[Spambayes] idea for tokenizer.crack_filename change
Tim Peters
tim.one@comcast.net
Sun, 22 Sep 2002 00:46:00 -0400
[Skip Montanaro]
>>> It seems to me that base64-encoded, all DOS/Windows executables start
>>> with (reciting from memory, since I've deleted all viruses and
>>> haven't received any new ones in the last 15 minutes or so) "TPqAAA"

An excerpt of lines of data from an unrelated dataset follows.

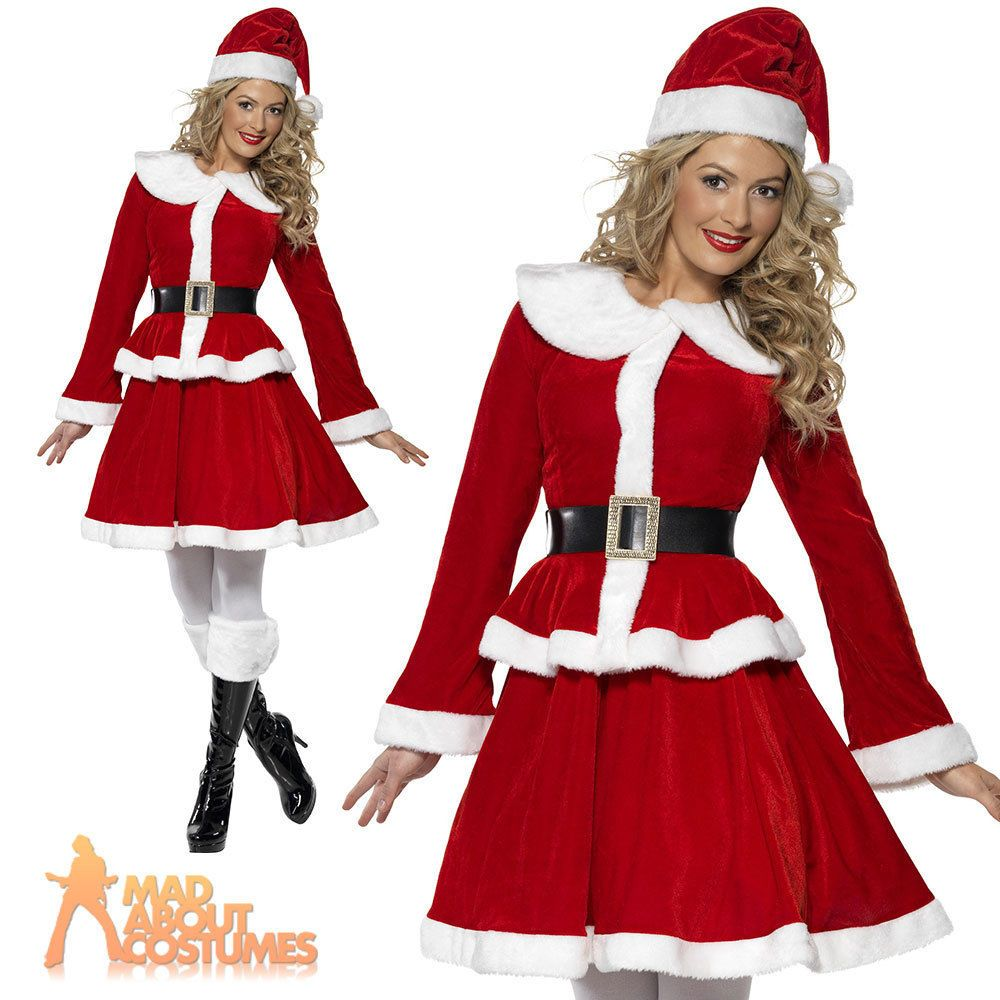 bafdce5bac5d8 Miss Santa Costume Sexy Ladies Father Christmas Fancy Dress Outfit New UK  8-22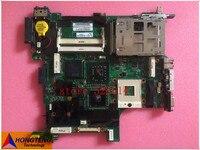 Original 42W8127 For Lenovo IBM Thinkpad R400 T400 Laptop Motherboard DDR3 GM45 ATI Graphics 100 Test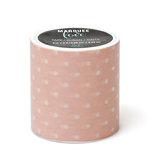 Heidi Swapp - Marquee Love Collection - Washi Tape - Pink Polka Dot - 2 Inches Wide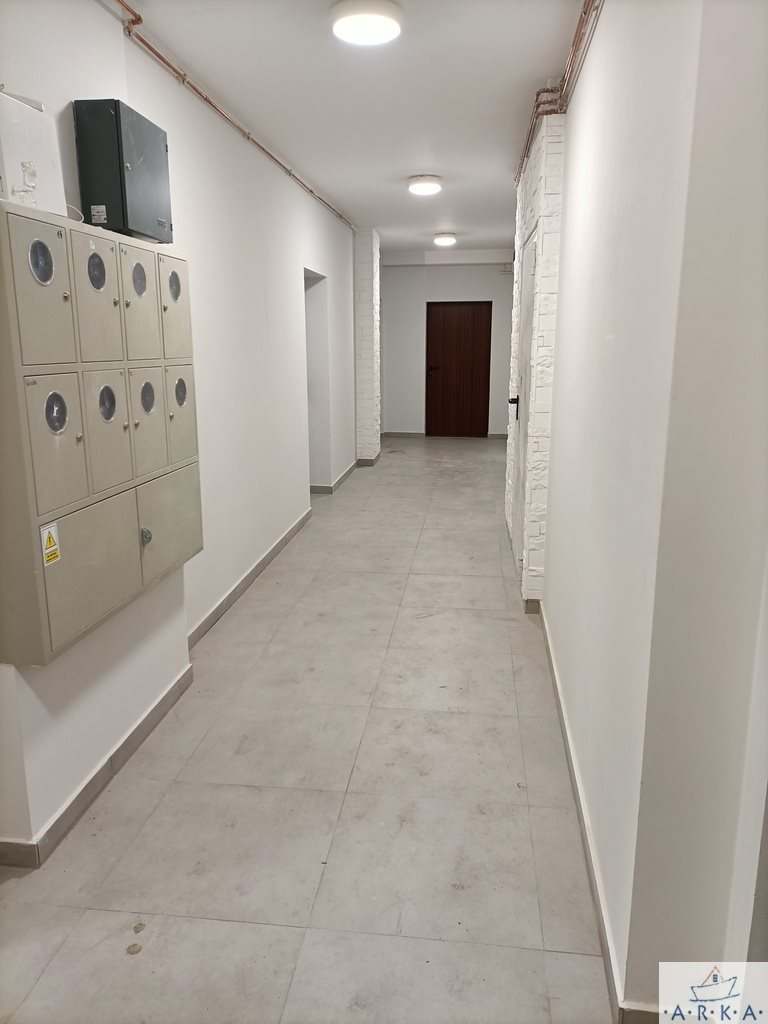 Mieszkanie trzypokojowe na sprzedaż Szczecin, Centrum, al. Papieża Jana Pawła II  69m2 Foto 7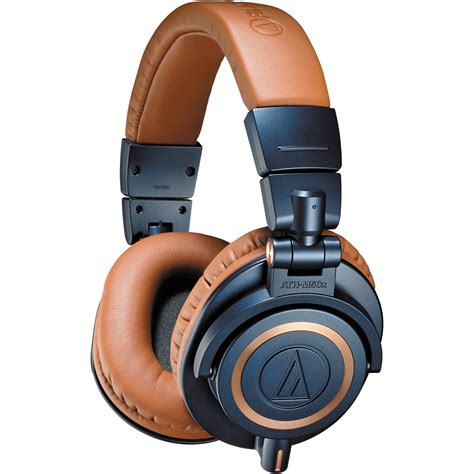 Audio Technica Ath M50x Professional Monitor Headphones Merah audio technica ath m50x monitor headphones blue ath m50xbl b h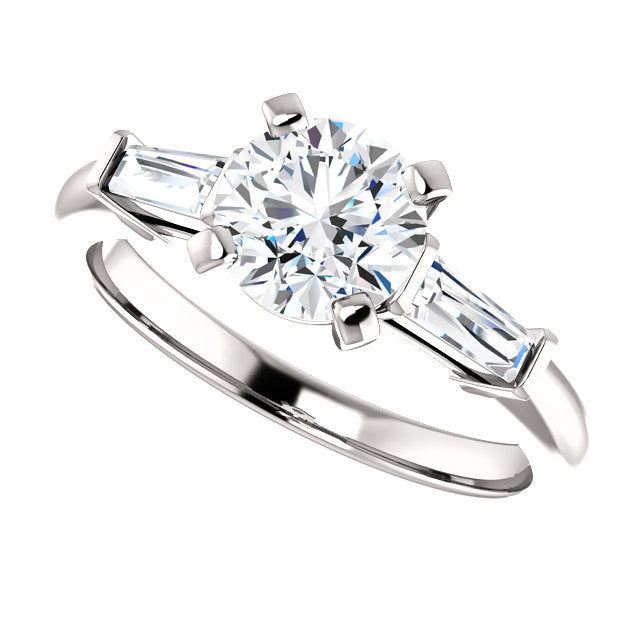 The Zara - Round Diamond Engagement Ring with Side Stones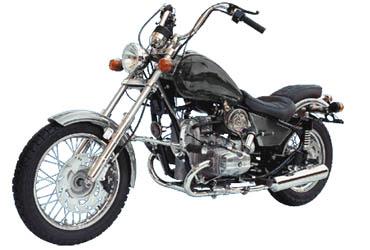 мотоциклы урал в рубцовске #7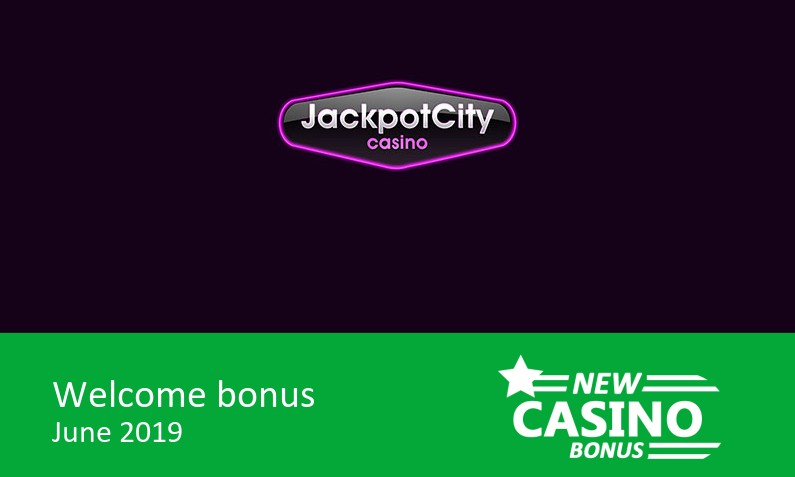 New Jackpot City Casino gives 100% up to 400€ in bonus, 1st deposit bonus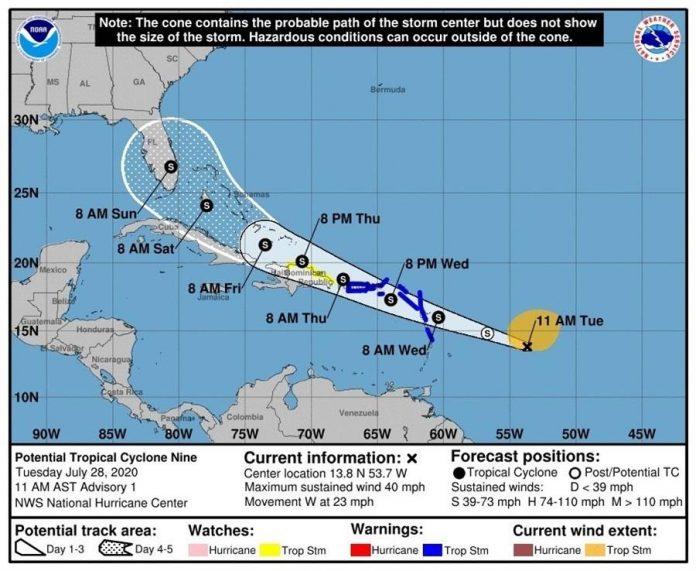 Una zona de baja presión se acerca a las Antillas Menores con lluvia y viento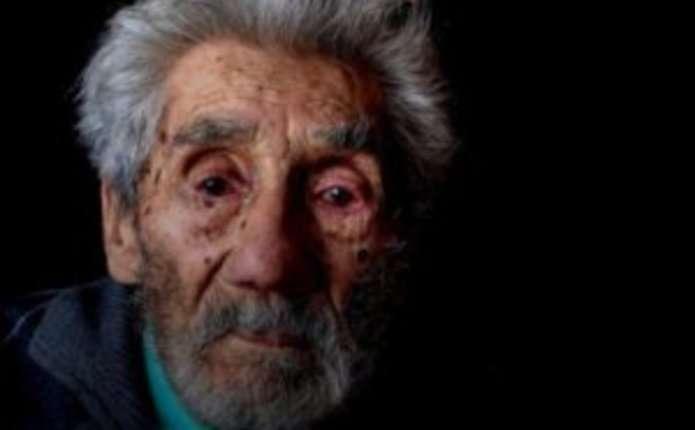 У Чилі померла найстаріша людина світу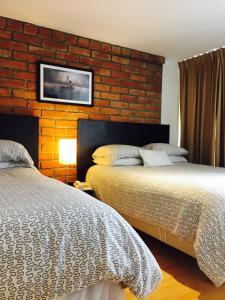 Hoteles Portico Galeria & Cava, Hotels  Manizales - big - 23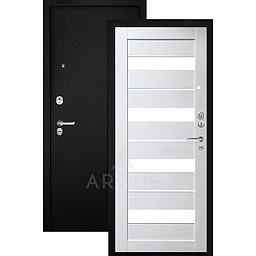 Входная дверь «АРГУС»: «ДА-87/1» МИЛАНА ЛИСТВЕННИЦА ЛАКОБЕЛЬ БЕЛЫЙ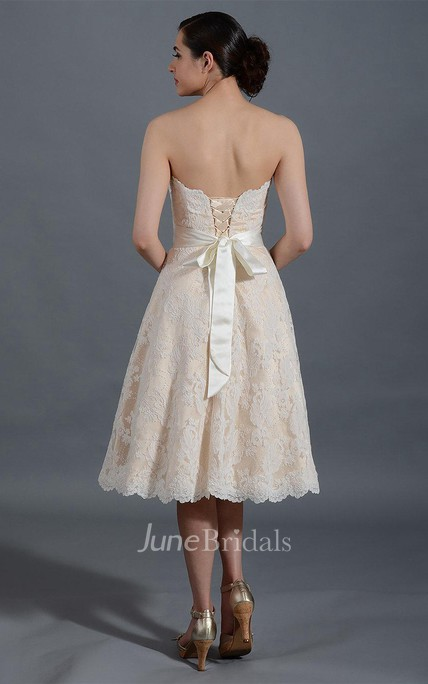 Alencon Lace Knee-Length Lace Wedding Dress With Satin Belt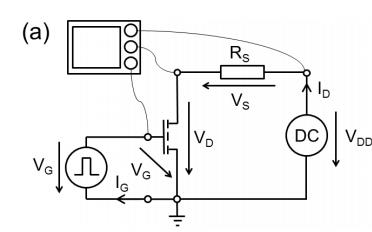 GaN基MIS-HEMTs阈值电压漂移的快速动力学论文免费下载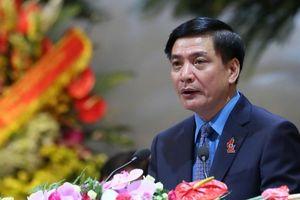 Đồng chí Bùi Văn Cường tái đắc cử Chủ tịch Tổng Liên đoàn Lao động Việt Nam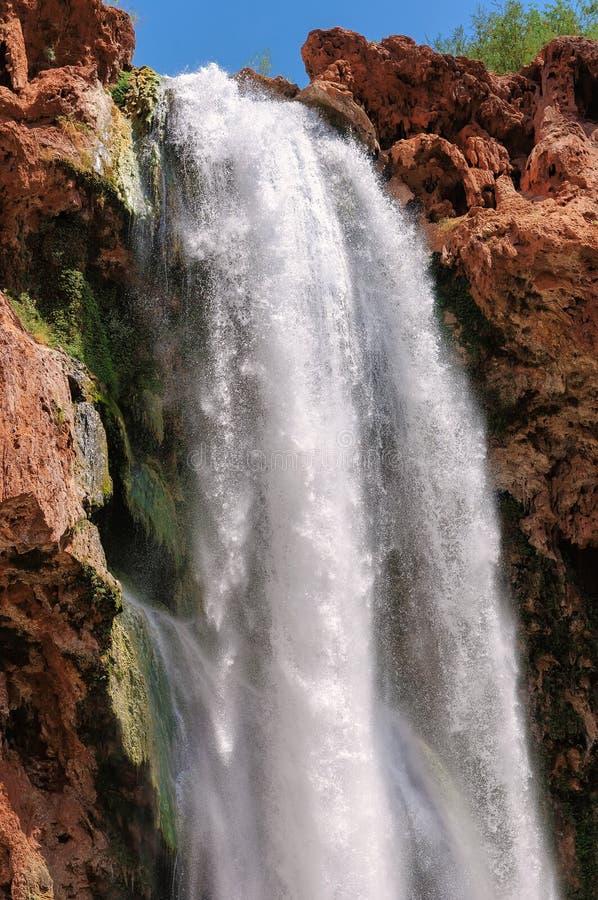 Vattenfall i Grand Canyon, Arizona royaltyfria bilder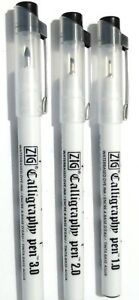 3 X CHISLLED NIB CALLIGRAPHY PENS-  1,2,3mm  ITALIC, ARABIC, PERSIAN BLACK.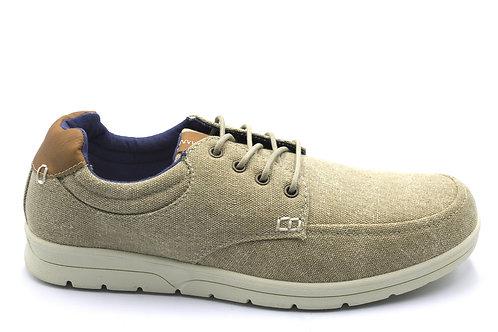 Zapatilla New Walk Jeans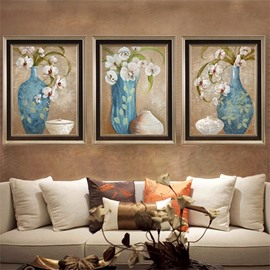The Vase And Flowers Pattern 3 Size Glass Waterproof Wall Prints
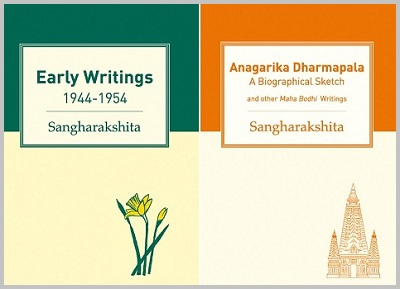New books by Sangharakshita now available!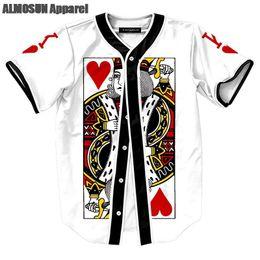 7064920da ALMOSUN King of Hearts Jersey All Over Print Baseball T-Shirt Hip Hop  Street Wear 6 ...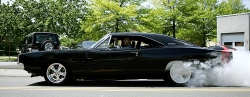 MrAngrys 1968 Dodge Charger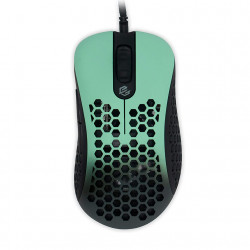G Wolves Skoll RGB Green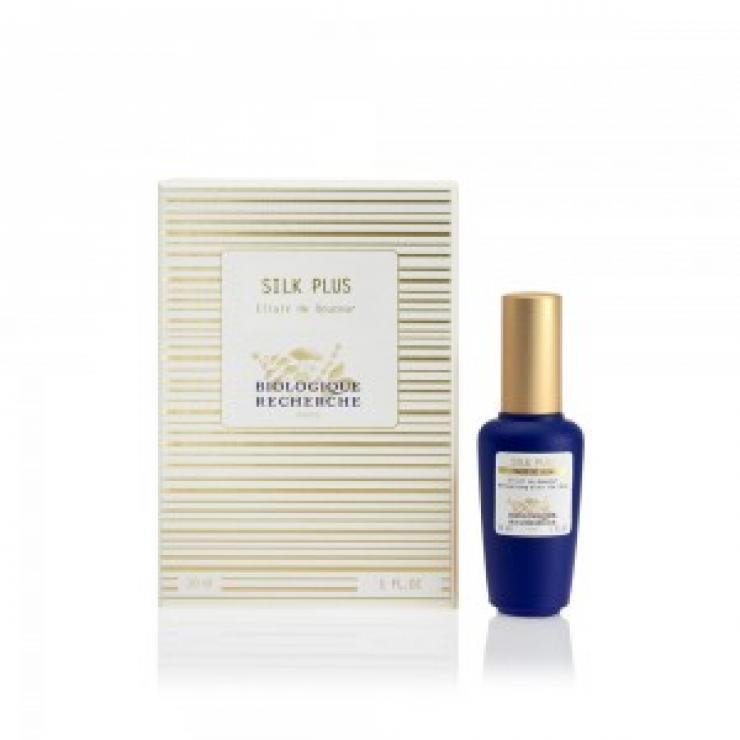[Khóa Cuối Silk Plus] Tinh Chất Khóa Cuối Dưỡng Hoàn Thiện Tái Tạo Da Lão Hóa Silk Plus BR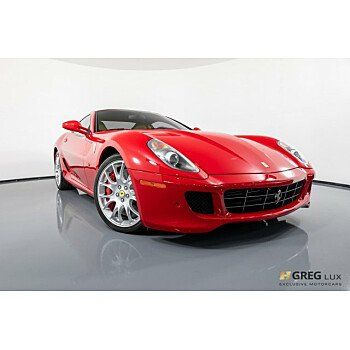 2008 Ferrari 599 GTB Fiorano for sale 101068526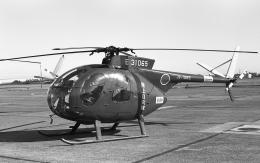masahiさんが、入間飛行場で撮影した陸上自衛隊 OH-6Jの航空フォト(飛行機 写真・画像)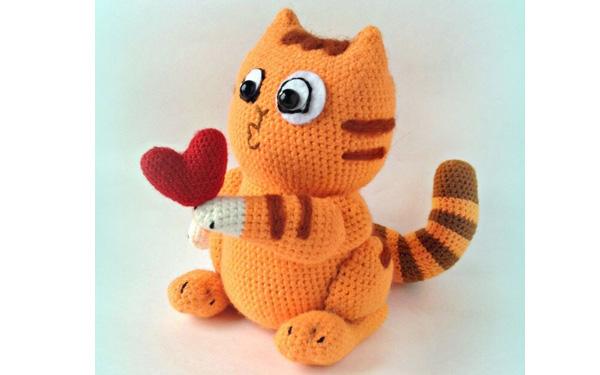 Вязаный котенок Персик. Схема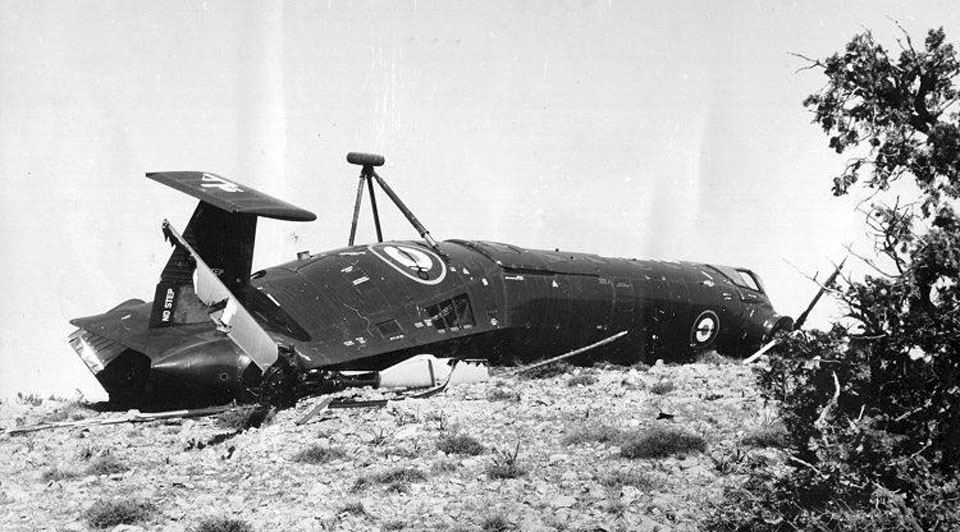 archive-guerre-algerie-banane-sikorsky-abattu-par-aln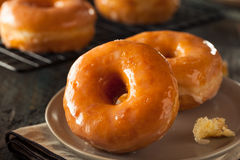 Homemade Round Glazed Donuts Royalty Free Stock Images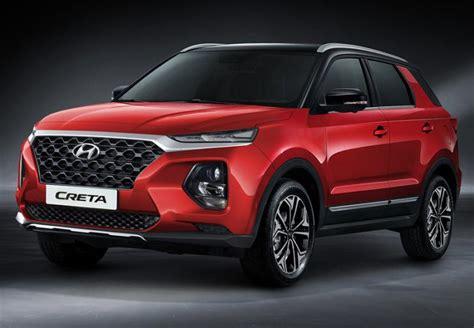 Hyundai Ute 2020 by Hyundai Creta Future Compact Suv Set For 2020 Launch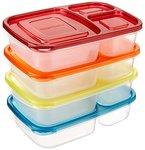 AmazonBasics Bento-Lunchboxen, 4er-Set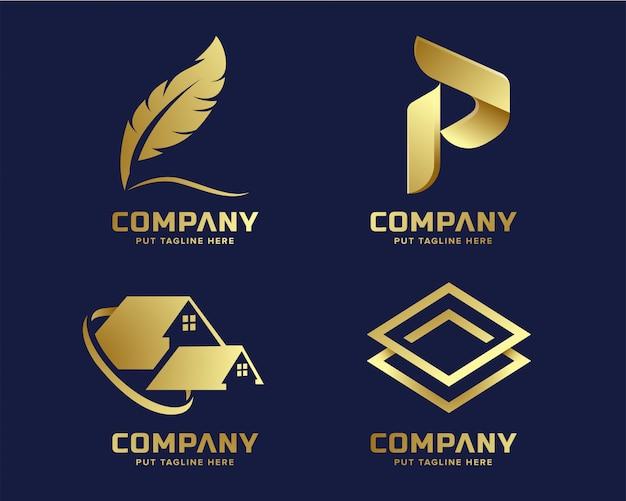ゴールドビジネスの豪華さと抽象的な形をしたエレガントなロゴのテンプレート Premiumベクター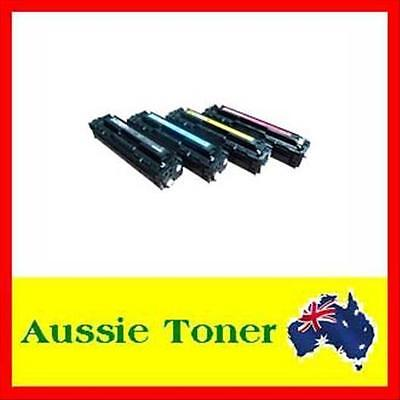 4x CE320A -CE323A toner cartridge for HP Laser CM1415 CM1415fn CP1525 CP1525nw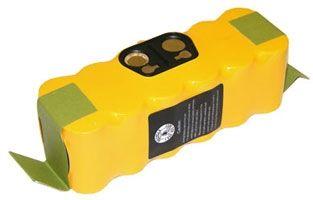 Batería para Roomba Irobot 500 530 562 563 564 pet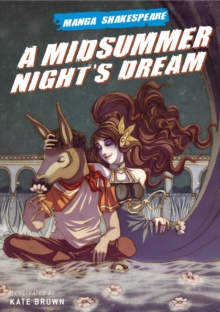 Manga Shakespeare Midsummer Nights Dream, Paperback Book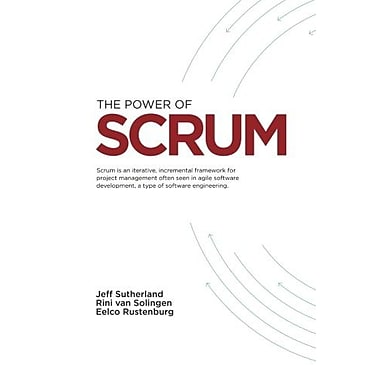 The Power of Scrum, Used Book (9781463578060)
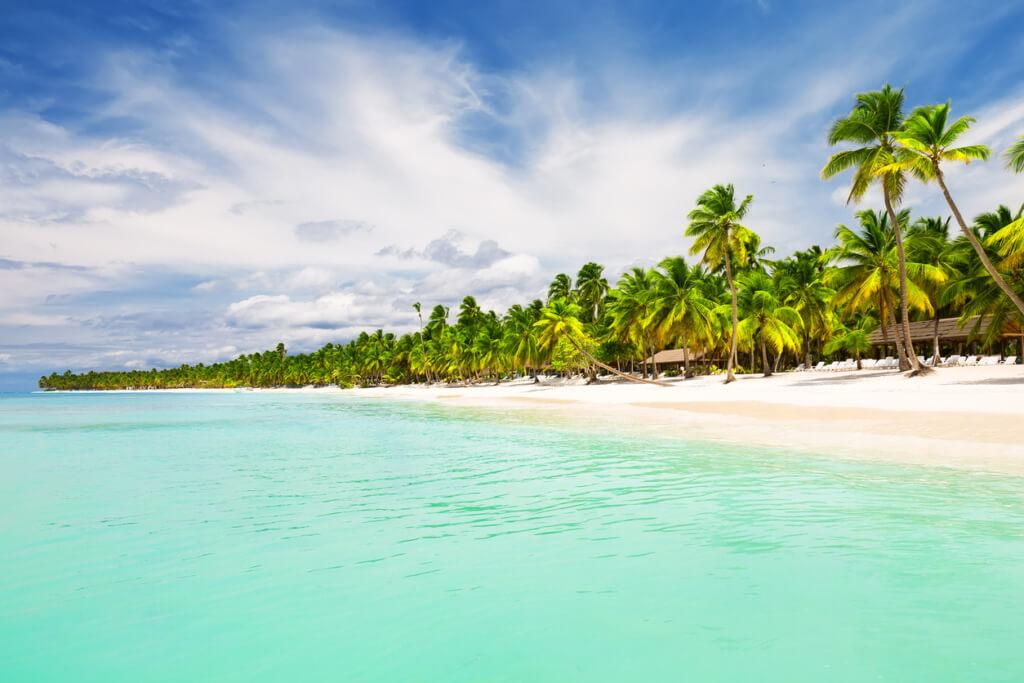 Punta Cana - Sueños viajeros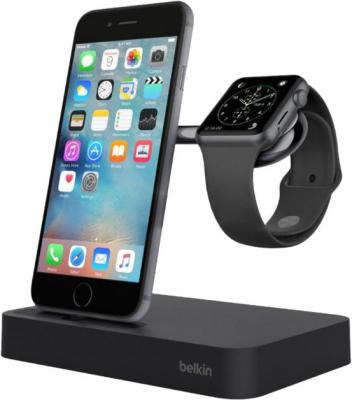 Док-станция Belkin Charge Dock for Apple Watch + iPhone F8J183 F8J183VFBLK-APL compact wml weapon mounted white light for glock auto pistol 200 lumens tactical hunting apl c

>>> or something similar. Why rely on finding specific file extensions?
>>> They can just change.
[Tim]
>> Well, not often, and the scheme we're working on is supposed to be
>> able tolearn when they do <wink>. Would you like to write some
>> code to tokenize this particular bit of Windows Lore?
[Skip]
> I gave it a try, but I'm still suffering with fp/fn rates around 15%,
Yuck. Weren't you going to share some detailed output? Something isn't
right, but you've already guessed that <wink>.
> so anything I see is suspect. Also, I saw no change. It's quite
> possible I have a bug, but I've also cleaned out obvious viruses
> from my corpora.
Then is there any reason to hope that you *would* see a change?
> True spam may have enough indicators elsewhere that this scheme
> won't help.
Note that no single indicator carries much weight under this scheme (whether
Paul's or Gary's doesn't matter -- one clue is just one clue, and I expect
that makes a rule-based scheme (like Greg's) more effective for virus
detection, where a "smoking gun" is more like a "smoking hydrogen bomb").
> Should I just go ahead and checkin my change (it is controlled by a
> couple new options, and by default is not enabled) and let y'all point
> out my bugs?
Sure! I'll be happy to run my tests, but note that I can no longer measure
improvements, and I know it will have no effect on my f-n rate (I know all
of my f-n intimately now, and none have an executable attachment).